In the book, I review three main areas: climate change, the breaking up of the welfare state especially the NHS, and neoliberal economics. Academics are supposed to stay inside their very small area of expertise, not to risk showing their ignorance if they venture beyond it. And yet childhood and youth can only be understood within their broad, complex social and political contexts, not apart from them. And each context, such as climate change, can only be understood in relation to the others, to global politics and economics, trade, conflict and inequality.

So I have risked exploring large areas at the level of the informed citizen, to search for the missing children and young people in the policy debates and reports, and to fill in some of the missing analysis of how they are so greatly affected by policies and events. I’ve aimed to summarise knowledge and debates on topics from climate change to neo-liberalism in ways that will interest general readers and not offend experts.

I hope everyone concerned with children and young people will look at the book, so that they can further the book’s aims: to see how deeply current affairs affect young people, and to urge everyone to recognise this and take the youngest generations far more seriously when they think about and work for ‘society’.

To take the NHS and the rapid privatising, for example (see here),  children are among the highest users of healthcare, which can give lifelong benefit by preventing and healing problems or at least reducing them. When the NHS opened in 1948, for the first time, most children in Britain began to have access to healthcare, and therefore the numbers of paediatric staff and researchers quickly grew. By the 1960s-1970s, new services for premature babies and for children’s heart surgery were beginning to save many lives. Children’s heart services depend on swift referral and close contact between local and regional centres, while young people with diabetes need care from a wide range of specialities, which the National Health Service is uniquely able to coordinate.

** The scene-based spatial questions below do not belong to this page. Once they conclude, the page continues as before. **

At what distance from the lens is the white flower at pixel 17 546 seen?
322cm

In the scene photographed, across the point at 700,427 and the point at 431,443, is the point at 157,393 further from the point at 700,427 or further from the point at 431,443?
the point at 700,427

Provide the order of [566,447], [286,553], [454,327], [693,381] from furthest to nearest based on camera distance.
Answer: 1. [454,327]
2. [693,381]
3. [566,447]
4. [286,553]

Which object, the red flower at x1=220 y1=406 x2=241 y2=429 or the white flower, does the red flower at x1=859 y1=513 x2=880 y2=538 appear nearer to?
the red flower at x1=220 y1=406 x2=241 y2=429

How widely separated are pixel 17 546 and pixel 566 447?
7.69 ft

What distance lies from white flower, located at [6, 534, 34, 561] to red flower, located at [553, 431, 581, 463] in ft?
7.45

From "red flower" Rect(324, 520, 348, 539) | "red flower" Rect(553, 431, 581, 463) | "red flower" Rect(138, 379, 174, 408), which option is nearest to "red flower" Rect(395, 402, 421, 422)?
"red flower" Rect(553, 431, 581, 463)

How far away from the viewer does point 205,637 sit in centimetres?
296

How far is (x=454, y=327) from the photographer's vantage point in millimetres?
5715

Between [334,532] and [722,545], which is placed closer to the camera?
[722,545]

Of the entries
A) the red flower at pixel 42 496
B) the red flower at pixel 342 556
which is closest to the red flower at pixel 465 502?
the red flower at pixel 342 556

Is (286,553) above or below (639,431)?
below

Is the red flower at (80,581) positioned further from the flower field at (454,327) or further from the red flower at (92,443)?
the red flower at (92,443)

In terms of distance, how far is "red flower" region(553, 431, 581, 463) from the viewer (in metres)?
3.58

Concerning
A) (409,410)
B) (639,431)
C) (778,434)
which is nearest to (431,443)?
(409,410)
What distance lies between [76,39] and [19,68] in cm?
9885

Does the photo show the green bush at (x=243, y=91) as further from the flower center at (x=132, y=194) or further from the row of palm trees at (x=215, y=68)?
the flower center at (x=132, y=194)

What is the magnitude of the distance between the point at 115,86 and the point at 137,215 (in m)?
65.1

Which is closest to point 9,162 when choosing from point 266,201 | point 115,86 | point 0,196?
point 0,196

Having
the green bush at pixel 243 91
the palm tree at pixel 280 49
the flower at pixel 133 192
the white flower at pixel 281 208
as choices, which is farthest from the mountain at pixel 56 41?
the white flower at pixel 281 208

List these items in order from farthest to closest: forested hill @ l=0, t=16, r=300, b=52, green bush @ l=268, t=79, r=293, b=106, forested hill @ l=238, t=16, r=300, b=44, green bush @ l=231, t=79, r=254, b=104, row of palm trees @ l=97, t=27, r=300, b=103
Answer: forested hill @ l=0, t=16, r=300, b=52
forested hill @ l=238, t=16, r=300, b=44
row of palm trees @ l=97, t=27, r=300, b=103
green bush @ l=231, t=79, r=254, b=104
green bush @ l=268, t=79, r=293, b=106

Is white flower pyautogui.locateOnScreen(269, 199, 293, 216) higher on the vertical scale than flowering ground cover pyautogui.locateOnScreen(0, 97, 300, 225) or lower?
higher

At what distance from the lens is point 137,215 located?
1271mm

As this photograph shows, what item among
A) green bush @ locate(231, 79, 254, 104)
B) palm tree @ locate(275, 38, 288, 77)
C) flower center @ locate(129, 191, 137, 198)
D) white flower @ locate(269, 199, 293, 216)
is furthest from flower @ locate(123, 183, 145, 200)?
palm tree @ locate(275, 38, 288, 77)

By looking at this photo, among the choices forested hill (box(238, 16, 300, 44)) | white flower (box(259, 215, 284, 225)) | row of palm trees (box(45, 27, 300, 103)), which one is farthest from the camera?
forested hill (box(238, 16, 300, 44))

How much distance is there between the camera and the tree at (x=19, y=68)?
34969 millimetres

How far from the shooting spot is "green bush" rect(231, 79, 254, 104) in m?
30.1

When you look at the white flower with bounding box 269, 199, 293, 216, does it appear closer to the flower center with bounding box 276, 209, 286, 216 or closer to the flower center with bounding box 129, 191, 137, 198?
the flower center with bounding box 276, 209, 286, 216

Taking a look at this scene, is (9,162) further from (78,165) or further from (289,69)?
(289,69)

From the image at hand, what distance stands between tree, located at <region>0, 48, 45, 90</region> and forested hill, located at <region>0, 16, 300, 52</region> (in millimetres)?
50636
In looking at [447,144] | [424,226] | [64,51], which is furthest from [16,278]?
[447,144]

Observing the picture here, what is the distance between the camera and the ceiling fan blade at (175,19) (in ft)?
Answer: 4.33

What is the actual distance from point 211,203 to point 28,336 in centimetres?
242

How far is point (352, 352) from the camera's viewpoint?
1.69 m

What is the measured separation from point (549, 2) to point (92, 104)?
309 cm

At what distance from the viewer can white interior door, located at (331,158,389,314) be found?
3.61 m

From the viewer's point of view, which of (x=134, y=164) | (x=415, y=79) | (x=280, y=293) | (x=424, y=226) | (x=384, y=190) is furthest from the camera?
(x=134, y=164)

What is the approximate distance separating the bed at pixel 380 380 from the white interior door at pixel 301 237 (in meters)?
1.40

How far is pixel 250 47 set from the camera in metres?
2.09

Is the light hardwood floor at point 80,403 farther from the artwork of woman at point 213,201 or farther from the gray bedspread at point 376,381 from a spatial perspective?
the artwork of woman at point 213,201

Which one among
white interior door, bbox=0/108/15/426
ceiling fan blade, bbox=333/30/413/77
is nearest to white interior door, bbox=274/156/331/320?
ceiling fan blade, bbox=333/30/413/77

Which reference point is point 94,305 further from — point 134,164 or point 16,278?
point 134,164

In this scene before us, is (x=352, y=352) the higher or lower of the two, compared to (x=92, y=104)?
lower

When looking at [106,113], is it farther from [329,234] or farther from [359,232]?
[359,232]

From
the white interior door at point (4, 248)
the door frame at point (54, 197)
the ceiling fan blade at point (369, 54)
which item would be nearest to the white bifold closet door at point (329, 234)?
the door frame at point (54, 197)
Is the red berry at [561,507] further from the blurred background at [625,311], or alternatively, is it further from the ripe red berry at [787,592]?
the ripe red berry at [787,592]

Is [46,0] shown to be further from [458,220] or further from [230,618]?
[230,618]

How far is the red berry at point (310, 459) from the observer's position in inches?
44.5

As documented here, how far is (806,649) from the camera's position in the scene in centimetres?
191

For 70 years, older people have enjoyed the welfare state, relative peace and a fairly stable climate. But great changes and losses are now starting to affect everyone, and most of all those who may live into the 22nd century. My book ends with a chapter on how to work for utopian change towards more just and peaceful societies with and for young people as well as adults.

The Politics of Childhoods Real and Imagined: Practical Application of Critical Realism and Childhood Studies, Volume 2 (2016 Routledge).